According to the patent – which is for a VCM OIS actuator module – Apple has been working on optical image stabilization since at least as early as the patent was filed in late 2012. The language in the patent describes:

A lens actuator module including an autofocus (AF) mechanism capable of moving a lens according to at least three degrees of freedom and an optical image stabilization (OIS) mechanism capable of moving the lens according to at least two degrees of freedom. The AF mechanism may have a coil and a magnet assembly for driving movement of the lens according to the at least three degrees of freedom. The optical image stabilization (OIS) mechanism may include a coil and a magnet assembly for driving movement of the lens according to the at least two degrees of freedom.

Apple introduced software-based image stabilization in the iPhone 5s, which uses digital processing to fire off a series of shots and stitch them together for a superior image. Optical image stabilization, on the other hand, protects your shots against a shaky hand or other movement by allowing the camera lens itself to move (by at least two degrees in this case). In my experience, I’ve generally found optical image stabilization to be vastly superior to software-driven stabilization.

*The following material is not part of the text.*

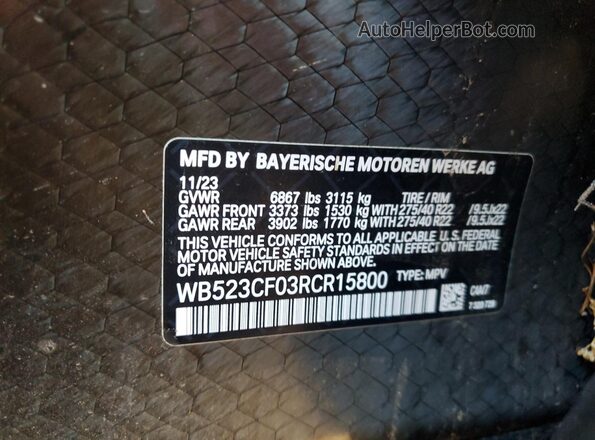 WB523CF03RCR15800 2024 BMW IX Silver Engine compartment view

Apple’s patent shows how it plans to integrate this feature into the voice coil motor (VCM) actuator. With this module, Apple believes it can “substantially correct for handshake motions in the center of the image.”

Even before the report and the patent appeared, I wouldn’t have been surprised to see an 8-megapixel camera with OIS in the next iPhone. If there’s anything that reviewing reviewing phones like the 20-megapixel Nokia Lumia 1520 have taught me, it’s that more megapixels don’t necessarily equal a better image.